Computing virtualization or virtualisation is the act of creating a virtual (rather than actual) version of something at the same abstraction level, including virtual computer hardware platforms, storage devices, and computer network resources. In more practical terms, imagine you have 3 physical servers with individual dedicated purposes. One is a mail server, another is a web server, and the last one runs internal legacy applications. Each server is being used at about 30% capacity—just a fraction of their running potential. But since the legacy apps remain important to your internal operations, you have to keep them and the third server that hosts them, right?
Traditionally, yes. It was often easier and more reliable to run individual tasks on individual servers: 1 server, 1 operating system, 1 task. It wasn’t easy to give 1 server multiple brains. But with virtualization, you can split the mail server into 2 unique ones that can handle independent tasks so the legacy apps can be migrated. It’s the same hardware, you’re just using more of it more efficiently.
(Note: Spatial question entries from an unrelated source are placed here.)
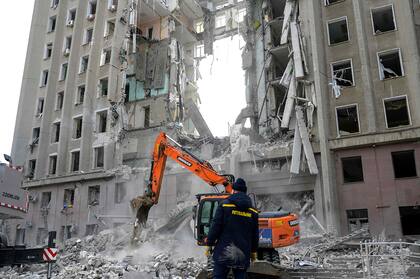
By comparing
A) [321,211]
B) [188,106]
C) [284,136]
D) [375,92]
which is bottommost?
[321,211]

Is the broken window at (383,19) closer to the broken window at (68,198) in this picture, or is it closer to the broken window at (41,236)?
the broken window at (68,198)

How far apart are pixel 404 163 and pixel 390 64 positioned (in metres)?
5.87

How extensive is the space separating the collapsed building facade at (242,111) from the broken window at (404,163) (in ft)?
0.18

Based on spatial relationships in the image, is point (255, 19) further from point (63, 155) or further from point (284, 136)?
point (63, 155)

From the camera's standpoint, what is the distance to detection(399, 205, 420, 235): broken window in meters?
18.8

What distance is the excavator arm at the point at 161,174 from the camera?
46.3ft

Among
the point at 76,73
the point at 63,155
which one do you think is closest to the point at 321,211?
the point at 63,155

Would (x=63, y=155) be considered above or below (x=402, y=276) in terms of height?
above

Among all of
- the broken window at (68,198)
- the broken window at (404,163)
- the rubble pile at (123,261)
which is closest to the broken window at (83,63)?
the broken window at (68,198)

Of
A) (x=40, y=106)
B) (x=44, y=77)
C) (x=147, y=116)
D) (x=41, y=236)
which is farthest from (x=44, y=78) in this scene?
(x=41, y=236)

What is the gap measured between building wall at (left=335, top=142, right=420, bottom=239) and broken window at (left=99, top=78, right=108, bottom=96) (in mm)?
21104

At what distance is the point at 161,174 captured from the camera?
1489 centimetres

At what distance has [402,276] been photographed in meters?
8.53

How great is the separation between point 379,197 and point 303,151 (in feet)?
14.9
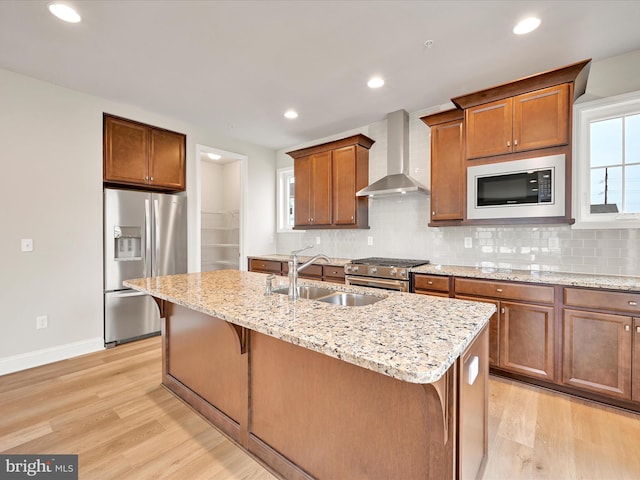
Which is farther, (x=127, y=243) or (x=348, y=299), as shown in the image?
(x=127, y=243)

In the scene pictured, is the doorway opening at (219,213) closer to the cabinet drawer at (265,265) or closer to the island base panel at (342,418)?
the cabinet drawer at (265,265)

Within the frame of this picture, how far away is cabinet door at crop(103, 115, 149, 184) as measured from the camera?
11.1ft

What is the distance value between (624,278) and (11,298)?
17.2 feet

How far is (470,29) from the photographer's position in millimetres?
2150

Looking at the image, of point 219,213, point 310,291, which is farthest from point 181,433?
point 219,213

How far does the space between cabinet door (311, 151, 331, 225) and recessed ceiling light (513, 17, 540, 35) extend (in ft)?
7.83

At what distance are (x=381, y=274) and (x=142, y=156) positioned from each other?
3.13 m

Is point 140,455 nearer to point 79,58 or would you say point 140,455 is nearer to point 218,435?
point 218,435

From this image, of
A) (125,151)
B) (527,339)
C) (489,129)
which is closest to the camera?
(527,339)

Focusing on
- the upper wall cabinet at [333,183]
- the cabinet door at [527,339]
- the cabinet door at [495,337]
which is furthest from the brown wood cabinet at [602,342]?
the upper wall cabinet at [333,183]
Software called hypervisors separate the physical resources from the virtual environments—the things that need those resources. Hypervisors can sit on top of an operating system (like on a laptop) or be installed directly onto hardware (like a server), which is how most enterprises virtualize. Hypervisors take your physical resources and divide them up so that virtual environments can use them.
Virtualization’s widespread applicability helped reduce vendor lock-in and made it the foundation of cloud computing. It’s so prevalent across enterprises today that specialized virtualization management software is often needed to help keep track of it all.